STATED PROBLEM
Can you copy out the listing below verbatim, from its opening line through the line that contains "[201,163], [223,259], [315,292], [429,276]", with that line included?
[DATA FOR THIS EXERCISE start]
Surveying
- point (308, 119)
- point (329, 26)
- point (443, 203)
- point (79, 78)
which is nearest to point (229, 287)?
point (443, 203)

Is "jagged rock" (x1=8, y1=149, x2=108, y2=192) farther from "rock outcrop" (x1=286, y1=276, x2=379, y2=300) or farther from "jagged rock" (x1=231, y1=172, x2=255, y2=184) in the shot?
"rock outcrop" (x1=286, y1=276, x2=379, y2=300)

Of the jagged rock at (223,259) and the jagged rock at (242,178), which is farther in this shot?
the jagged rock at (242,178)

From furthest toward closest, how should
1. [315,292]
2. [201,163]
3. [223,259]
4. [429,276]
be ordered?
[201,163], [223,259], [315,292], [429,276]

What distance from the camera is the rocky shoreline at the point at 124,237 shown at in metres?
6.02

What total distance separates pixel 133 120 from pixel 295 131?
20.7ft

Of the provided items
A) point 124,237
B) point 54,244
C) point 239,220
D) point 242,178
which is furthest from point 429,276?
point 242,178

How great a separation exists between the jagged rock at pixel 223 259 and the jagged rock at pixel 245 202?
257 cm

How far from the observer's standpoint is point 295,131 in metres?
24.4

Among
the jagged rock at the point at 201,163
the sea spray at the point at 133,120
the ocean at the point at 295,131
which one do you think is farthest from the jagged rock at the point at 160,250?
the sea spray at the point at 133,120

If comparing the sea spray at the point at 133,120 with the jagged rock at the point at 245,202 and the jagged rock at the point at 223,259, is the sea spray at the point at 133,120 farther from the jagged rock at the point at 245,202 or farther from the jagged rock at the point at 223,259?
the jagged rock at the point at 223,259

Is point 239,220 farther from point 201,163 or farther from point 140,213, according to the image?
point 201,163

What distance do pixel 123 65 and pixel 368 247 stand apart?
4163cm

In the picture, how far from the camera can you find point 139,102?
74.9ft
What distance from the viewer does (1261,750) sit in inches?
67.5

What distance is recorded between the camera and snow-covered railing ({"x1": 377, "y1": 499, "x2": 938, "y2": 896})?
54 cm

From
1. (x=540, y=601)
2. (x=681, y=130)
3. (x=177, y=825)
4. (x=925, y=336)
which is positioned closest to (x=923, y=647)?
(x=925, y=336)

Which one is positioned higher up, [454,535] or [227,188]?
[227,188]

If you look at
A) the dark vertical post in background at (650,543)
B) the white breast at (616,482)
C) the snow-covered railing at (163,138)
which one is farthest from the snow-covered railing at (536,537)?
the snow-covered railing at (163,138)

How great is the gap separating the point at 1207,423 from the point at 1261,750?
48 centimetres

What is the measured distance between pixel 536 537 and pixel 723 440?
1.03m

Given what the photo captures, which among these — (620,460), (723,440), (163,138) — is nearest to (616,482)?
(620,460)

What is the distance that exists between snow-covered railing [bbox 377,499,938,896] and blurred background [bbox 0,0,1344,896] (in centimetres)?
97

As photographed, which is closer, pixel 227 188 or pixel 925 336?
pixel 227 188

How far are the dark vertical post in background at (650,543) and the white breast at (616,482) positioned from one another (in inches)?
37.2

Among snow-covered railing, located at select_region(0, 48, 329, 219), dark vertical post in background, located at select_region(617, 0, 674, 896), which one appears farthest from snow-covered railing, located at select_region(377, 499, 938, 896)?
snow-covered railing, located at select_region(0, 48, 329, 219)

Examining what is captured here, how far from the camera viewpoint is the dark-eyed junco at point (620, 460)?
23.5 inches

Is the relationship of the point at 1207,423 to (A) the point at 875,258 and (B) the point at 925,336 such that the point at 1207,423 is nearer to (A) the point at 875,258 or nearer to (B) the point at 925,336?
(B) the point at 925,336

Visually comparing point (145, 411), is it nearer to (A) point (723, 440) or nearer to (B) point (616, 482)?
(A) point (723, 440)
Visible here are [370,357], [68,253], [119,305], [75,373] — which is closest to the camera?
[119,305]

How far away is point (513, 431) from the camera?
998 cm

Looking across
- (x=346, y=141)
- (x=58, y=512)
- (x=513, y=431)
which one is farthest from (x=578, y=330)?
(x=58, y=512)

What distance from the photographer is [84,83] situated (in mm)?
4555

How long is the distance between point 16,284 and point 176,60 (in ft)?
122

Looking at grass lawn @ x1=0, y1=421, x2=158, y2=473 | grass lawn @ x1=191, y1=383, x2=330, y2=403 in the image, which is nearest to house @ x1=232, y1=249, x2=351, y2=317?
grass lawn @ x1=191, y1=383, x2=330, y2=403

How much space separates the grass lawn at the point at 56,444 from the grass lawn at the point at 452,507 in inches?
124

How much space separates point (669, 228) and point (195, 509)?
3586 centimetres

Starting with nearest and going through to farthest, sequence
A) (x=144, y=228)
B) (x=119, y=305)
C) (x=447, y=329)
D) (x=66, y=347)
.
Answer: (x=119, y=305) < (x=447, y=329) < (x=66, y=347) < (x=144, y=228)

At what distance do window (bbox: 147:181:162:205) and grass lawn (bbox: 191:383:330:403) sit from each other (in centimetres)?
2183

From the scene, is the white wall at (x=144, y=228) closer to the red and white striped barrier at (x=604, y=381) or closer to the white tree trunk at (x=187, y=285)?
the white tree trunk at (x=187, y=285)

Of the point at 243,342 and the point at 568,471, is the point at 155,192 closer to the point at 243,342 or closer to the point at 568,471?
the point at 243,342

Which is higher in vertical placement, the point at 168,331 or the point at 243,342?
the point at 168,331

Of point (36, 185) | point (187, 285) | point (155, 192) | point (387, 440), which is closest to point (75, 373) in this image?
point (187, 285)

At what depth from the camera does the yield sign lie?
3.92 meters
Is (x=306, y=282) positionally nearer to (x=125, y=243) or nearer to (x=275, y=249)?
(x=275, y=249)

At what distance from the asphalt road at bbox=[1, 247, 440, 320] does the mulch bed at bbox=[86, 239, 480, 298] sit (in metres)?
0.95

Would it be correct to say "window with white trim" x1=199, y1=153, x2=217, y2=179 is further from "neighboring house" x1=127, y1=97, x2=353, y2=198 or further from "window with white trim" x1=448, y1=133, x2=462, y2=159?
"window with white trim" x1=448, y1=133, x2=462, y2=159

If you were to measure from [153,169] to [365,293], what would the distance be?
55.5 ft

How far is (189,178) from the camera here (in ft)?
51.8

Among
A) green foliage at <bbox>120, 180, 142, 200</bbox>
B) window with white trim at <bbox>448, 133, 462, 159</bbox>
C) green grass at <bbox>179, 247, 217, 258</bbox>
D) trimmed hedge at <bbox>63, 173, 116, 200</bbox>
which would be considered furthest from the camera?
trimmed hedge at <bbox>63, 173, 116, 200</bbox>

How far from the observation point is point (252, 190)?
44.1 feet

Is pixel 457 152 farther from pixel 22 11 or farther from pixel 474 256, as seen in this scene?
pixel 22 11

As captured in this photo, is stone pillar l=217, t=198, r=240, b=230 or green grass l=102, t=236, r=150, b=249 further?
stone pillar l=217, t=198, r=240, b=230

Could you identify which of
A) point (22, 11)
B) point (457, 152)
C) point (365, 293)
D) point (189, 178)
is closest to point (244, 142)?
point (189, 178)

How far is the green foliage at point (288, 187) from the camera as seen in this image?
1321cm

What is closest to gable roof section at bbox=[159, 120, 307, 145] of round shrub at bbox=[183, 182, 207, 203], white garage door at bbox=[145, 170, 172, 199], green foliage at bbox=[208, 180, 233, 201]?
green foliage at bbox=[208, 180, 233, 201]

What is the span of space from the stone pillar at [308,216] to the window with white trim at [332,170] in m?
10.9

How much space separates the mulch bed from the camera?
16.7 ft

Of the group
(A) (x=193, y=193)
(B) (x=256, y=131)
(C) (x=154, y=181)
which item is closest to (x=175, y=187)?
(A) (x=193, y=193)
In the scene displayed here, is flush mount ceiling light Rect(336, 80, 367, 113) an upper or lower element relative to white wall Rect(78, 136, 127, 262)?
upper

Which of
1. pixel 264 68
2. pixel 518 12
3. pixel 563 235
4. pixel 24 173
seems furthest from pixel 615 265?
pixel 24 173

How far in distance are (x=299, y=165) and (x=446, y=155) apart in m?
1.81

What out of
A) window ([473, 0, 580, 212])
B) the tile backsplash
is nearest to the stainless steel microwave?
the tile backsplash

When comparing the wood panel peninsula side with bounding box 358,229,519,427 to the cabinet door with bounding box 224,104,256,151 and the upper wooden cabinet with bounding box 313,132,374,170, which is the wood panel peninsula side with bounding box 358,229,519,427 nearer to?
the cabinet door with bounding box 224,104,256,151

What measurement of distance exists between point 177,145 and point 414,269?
[DATA FOR THIS EXERCISE end]
FINISHED TASK
Surveying
- point (308, 119)
- point (329, 26)
- point (443, 203)
- point (79, 78)
which is nearest to point (229, 287)?
point (443, 203)

Is "jagged rock" (x1=8, y1=149, x2=108, y2=192) farther from "rock outcrop" (x1=286, y1=276, x2=379, y2=300) or farther from "jagged rock" (x1=231, y1=172, x2=255, y2=184) in the shot?
"rock outcrop" (x1=286, y1=276, x2=379, y2=300)

Of the jagged rock at (223,259) and the jagged rock at (242,178), which is farther in this shot?
the jagged rock at (242,178)

From furthest toward closest, how should
1. [315,292]
2. [201,163]
3. [223,259]
4. [429,276]
be ordered?
[201,163], [223,259], [315,292], [429,276]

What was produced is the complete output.